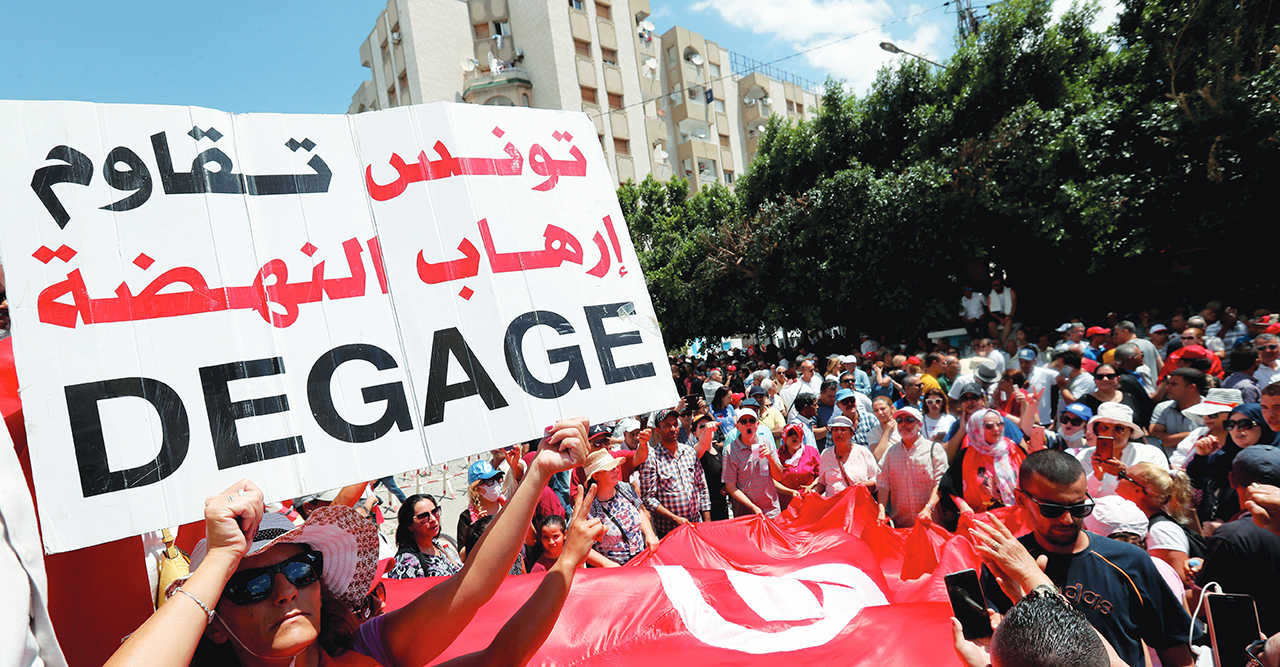 «إخوان تونس».. مشروعٌ منبوذ وشعبية في الحضيض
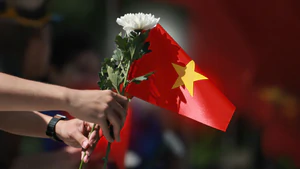 Hoa trắng và những giọt nước mắt nghẹn ngào tiễn đưa 731 liệt sĩ ở TP.HCM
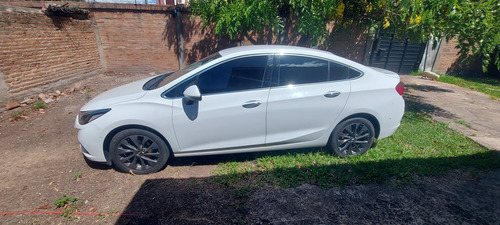 Chevrolet Cruze 1.4 ltz plus at sedan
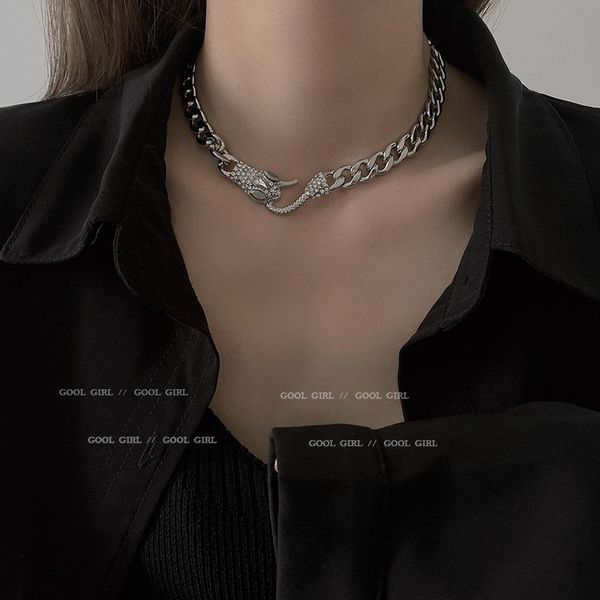 pendant necklaces south korea east gate fashion simple personality trendy necklace with diamond snake net red temperament design women, Silver
pendant necklaces south korea east gate fashion simple personality trendy necklace with diamond snake net red temperament design women, Silver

========================

**Exercise**.
Without including any pictures, set down word for word every line from the one containing "Hoa trắng và" through the last line of the material.

**Answer box**.
 Hoa trắng và những giọt nước mắt nghẹn ngào tiễn đưa 731 liệt sĩ ở TP.HCM
 Chevrolet Cruze 1.4 ltz plus at sedan
 pendant necklaces south korea east gate fashion simple personality trendy necklace with diamond snake net red temperament design women, Silver
pendant necklaces south korea east gate fashion simple personality trendy necklace with diamond snake net red temperament design women, Silver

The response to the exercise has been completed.